Nesse ponto, afloram críticas. Ao interferir fortemente na política, o Judiciário estaria desenvolvendo uma hegemonia dentro do arranjo político-institucional. Posta nesses termos, a inquietação leva em conta, ainda, o processo de nomeação 'política' de juízes das altas Cortes, o voluntarismo político e a orientação ideológica de membros do MP que buscam afirmar o caráter politizado da instituição, o ativismo político que se observa até em quadros de juízes de primeira instância e certa propensão para jogar na panela da racionalidade do Direito condimentos extraídos de circunstâncias e de valorações pessoais, o que poderia ameaçar os fundamentos do império legal. O fato é que a intervenção jurídica no campo político não pode passar despercebida. Ocorre que o Legislativo dá mostras de fragilidade.
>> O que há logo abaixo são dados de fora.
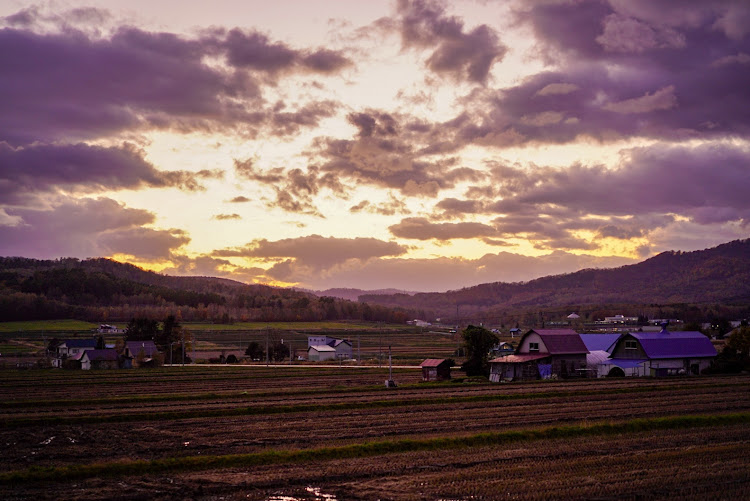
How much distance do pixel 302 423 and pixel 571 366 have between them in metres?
42.8

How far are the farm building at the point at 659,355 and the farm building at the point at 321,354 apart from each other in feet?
201

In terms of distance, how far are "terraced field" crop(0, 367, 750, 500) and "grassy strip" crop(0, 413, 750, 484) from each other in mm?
75

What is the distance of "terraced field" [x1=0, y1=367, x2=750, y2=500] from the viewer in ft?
61.9

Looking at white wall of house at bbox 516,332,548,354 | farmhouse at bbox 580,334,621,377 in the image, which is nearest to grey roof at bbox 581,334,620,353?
farmhouse at bbox 580,334,621,377

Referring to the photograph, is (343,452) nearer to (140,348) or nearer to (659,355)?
(659,355)

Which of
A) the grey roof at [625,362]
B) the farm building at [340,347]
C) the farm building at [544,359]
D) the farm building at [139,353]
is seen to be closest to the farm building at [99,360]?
the farm building at [139,353]

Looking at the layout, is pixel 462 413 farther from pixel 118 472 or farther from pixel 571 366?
pixel 571 366

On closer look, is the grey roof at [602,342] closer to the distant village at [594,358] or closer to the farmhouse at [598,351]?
the farmhouse at [598,351]

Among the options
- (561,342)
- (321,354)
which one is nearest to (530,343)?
(561,342)

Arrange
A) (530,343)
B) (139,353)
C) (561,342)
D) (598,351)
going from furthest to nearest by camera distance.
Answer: (139,353) → (598,351) → (530,343) → (561,342)

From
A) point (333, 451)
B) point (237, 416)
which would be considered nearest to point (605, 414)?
point (333, 451)

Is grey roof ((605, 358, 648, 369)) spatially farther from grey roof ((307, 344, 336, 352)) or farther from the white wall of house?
grey roof ((307, 344, 336, 352))

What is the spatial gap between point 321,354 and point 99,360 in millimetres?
37392

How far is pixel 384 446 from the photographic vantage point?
24.7m
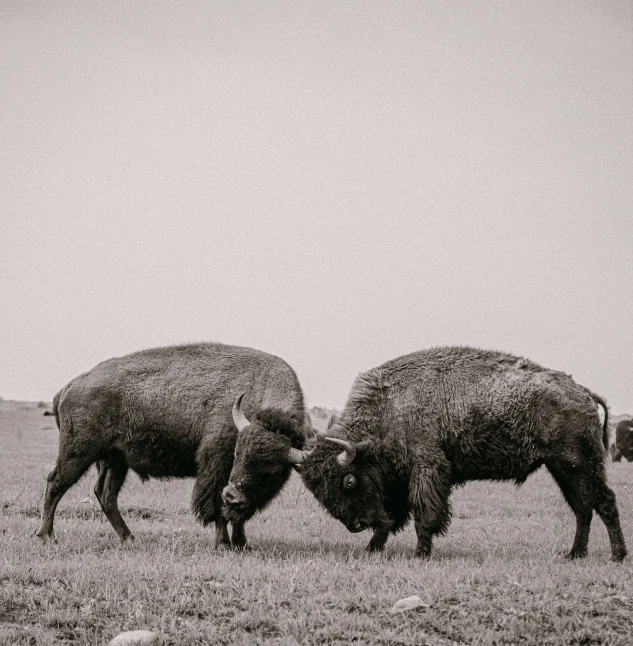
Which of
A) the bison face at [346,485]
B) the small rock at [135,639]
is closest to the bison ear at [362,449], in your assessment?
the bison face at [346,485]

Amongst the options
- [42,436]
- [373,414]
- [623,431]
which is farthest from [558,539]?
[42,436]

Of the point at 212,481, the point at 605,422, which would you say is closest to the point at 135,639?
the point at 212,481

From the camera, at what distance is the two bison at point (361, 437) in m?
8.65

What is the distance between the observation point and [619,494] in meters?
14.0

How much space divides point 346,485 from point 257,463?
1107mm

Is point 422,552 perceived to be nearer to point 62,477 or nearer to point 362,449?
point 362,449

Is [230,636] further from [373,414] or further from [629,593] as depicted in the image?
[373,414]

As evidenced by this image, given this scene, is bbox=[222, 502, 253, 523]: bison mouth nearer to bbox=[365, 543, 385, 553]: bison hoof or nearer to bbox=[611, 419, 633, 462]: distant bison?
bbox=[365, 543, 385, 553]: bison hoof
O que faz é questionado e o que deixa de fazer é corrigido por outras áreas. Já o Executivo se apresenta como fonte inesgotável do caudal da política judicializada, contribuindo para que o Poder que diz a lei seja o mesmo a dizer como deve funcionar a política. Quando juízes se tornam agentes políticos da lei, periga a doutrina da tripartição dos Poderes.